No matter whether you consider yourself technical or not, it has never been easier to be creative with web technologies. Even the pain of setting up a local development environment has been abstracted away by code-in-the browser apps.

Why, then, have we not seen more people using the web as you might expect a layperson use a spreadsheet to assist with a myriad of tasks? The web goes far beyond just letting us organize and process information, it also lets us architect our own little palaces in the ether. It leaves space not just for data and numbers, but for our imaginations and interests.
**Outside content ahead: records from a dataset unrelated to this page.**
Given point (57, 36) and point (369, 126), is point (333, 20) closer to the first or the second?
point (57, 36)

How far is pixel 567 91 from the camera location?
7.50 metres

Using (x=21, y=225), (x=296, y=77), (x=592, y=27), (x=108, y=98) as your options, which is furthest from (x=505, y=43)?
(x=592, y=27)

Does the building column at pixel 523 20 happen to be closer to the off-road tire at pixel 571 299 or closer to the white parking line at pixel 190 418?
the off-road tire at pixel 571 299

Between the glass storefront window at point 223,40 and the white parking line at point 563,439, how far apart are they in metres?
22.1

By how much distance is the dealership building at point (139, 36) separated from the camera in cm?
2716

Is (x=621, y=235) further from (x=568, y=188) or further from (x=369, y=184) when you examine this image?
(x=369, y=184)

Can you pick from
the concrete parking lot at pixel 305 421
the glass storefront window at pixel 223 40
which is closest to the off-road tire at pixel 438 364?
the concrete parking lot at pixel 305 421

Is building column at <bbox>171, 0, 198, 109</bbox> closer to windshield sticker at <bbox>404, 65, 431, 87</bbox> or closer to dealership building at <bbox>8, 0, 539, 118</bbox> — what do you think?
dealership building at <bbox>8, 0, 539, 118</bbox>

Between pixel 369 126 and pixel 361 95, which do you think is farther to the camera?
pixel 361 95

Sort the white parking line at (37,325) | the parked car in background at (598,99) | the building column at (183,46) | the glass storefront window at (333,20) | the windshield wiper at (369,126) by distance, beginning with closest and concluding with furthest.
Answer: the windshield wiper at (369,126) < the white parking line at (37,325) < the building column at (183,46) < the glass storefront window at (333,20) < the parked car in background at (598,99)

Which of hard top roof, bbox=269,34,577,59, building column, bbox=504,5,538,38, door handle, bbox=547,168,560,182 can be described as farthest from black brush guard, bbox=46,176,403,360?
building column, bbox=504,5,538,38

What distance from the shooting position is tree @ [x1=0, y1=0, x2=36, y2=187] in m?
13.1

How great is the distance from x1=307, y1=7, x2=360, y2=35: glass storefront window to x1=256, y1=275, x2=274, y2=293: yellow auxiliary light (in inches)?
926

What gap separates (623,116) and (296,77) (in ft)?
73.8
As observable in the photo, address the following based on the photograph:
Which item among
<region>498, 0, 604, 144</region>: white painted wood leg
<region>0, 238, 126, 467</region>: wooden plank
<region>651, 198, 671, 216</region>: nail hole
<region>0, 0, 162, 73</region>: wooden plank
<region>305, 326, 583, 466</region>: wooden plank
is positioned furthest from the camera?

Cristóbal Sciutto published an essay this past week about using the browser and the filesystem to visualize local media, and why others might want to build their own media environments. He calls these folk interfaces:

I think of these as folk interfaces, akin to the jigs one makes in wood-working. Divorced from grandiose ambitions of building comprehensive systems, it leads the programmer to directly engage with data. I hope this mode can paint the picture of software, not as a teleological instrument careening towards automation and ease, but as a medium for intimacy with the matter of our time (images, audio, video), yielding a sense of agency with what, to most, feels like an indelible substrate.

Folk (Browser) Interfaces

The spreadsheet might lend us the wonders of automation, but the web has romance. It lets us connect with what Cristóbal calls the “matter of our time” in a way that is much more human.

We’ve put the web in the hands of nearly everyone in society, but we’ve spent a depressingly small amount of time helping folks use the web as a building material.


If we want to empower the average web user to harness the power of the tools at their fingertips, it makes sense that we would start teaching the basic skills needed at a young age.

On that note, someone started an interesting thread on Hacker News this past week: Is there a site popular with Gen Z where users can write HTML and CSS?

In the 90’s, a number of teenagers made Geocities sites, which awakened their interest in web development and taught them some basics of HTML, CSS and JavaScript. Many of these teens went on to become web developers. […] Later still, many teenagers learned these skills customizing their Tumblr.

Ah, this had me reminiscing of many late hours spent hacking in the Tumblr theme editor.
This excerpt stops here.